**Data section:**
________

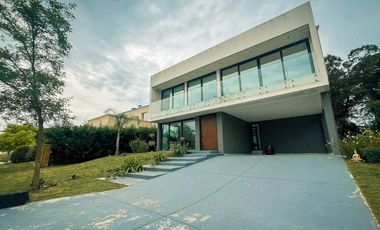 Venta Casa 4 Ambientes Barrancas de San Benito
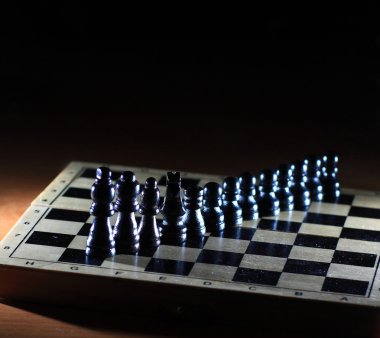 parlak satranç tahtası üzerinde satranç figürleri ile kompozisyon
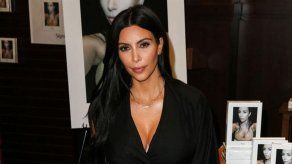 Kim Kardashian apenas puede salir de la cama por culpa de las náuseas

________

**Exercise instructions:** Could you give the listing above again word for word, without any pictures?

**Exercise response:**
 Venta Casa 4 Ambientes Barrancas de San Benito
 parlak satranç tahtası üzerinde satranç figürleri ile kompozisyon
 Kim Kardashian apenas puede salir de la cama por culpa de las náuseas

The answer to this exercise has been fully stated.